On March 1, 1945, Wallace was confirmed by a vote of 56-31. Five Democrats, four of whom were Southern Democrats, voted against Wallace’s confirmation.

The outspoken Wallace continued to be controversial, exasperating conservatives and moderates, and even, at times, his allies. His conservative opponents were infuriated when Wallace objected that a militaristic stance toward the Soviet Union was likely to be counterproductive, while his left-leaning audiences booed when he criticized the Soviets.[41] In a speech delivered on April 12, 1946, Wallace distanced himself from the United States’ former wartime allies, stating that “aside from our common language and common literary tradition, we have no more in common with Imperialistic England than with Communist Russia.” Historian Tony Judt (who calls Wallace “notoriously ‘soft’ on Communism”), notes that at the time such “distaste for American involvement with Britain and Europe was widely shared across the political spectrum.” Most Americans, he writes, wanted neither European alliances nor expected American troops to be stationed overseas. For a time, Truman himself appeared undecided. By September 1946, however, Truman had fired Wallace, the last of FDR’s appointees still in office, having dismissed all of the others in the first 12 months of his presidency. Wallace is the last former vice president to serve in a president’s cabinet.

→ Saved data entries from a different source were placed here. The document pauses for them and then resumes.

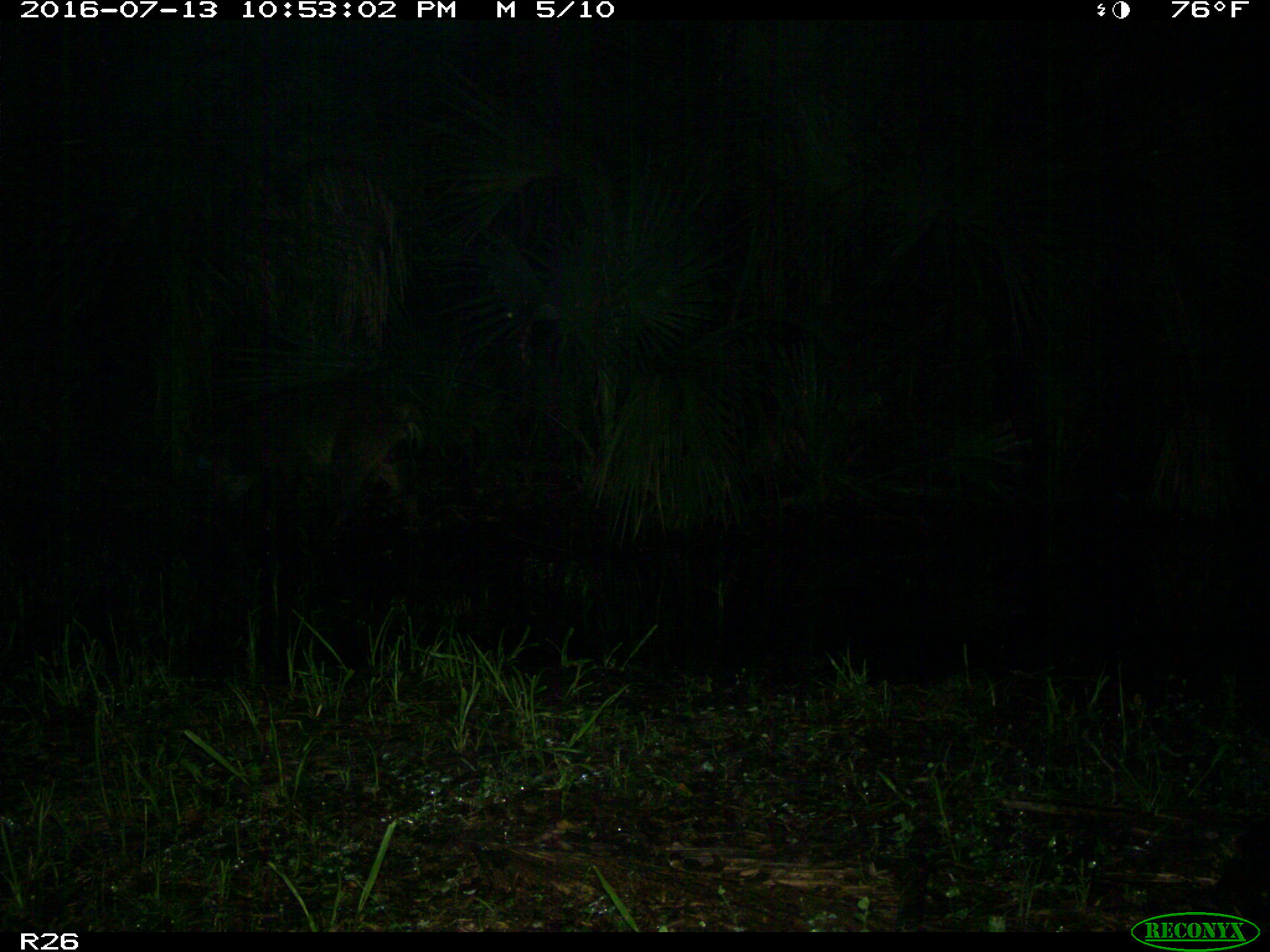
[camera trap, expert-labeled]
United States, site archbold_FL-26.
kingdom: Animalia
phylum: Chordata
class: Mammalia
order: Artiodactyla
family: Suidae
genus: Sus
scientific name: Sus scrofa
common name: wild boar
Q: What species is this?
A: Sus scrofa (wild boar).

Following his term as Secretary of Commerce, Wallace became the editor of The New Republic magazine, which he used as a platform to oppose Truman’s foreign policies. On the declaration of the Truman Doctrine in 1947, he predicted it would mark the beginning of “a century of fear”.

On March 31, 1947, Henry Wallace addressed a crowd at Madison Square Garden in New York:

Henry Wallace: “We are here tonight because we want peace. The world cries out, not for an American crusade in the name of hatred and fear of communism, but for a world crusade in the name of brotherhood of man. The name of crisis facts is withheld, time is denied, hysteria is whipped up, congress is asked to rush through a momentous decision, as if great armies were already on the march. I hear no armies marching. I hear a world crying out for peace. The truth is that the president and his republican backers are less concerned with the need of the free people, for food than with the need of the American navy for oil. The plan to contain communism is really secondary to the push for oil. For every glamorous admiral, who boasts “it’s nobody’s damn business where we go”, there are 10 drab but practical procurement officers to add “and we’ll get there with the oil from the middle east.” If we took the matter to the United Nations, and the Russians exercised their veto, the moral burden would be on them. When we act independently, outside the framework of the United Nations, the moral burden is on us”.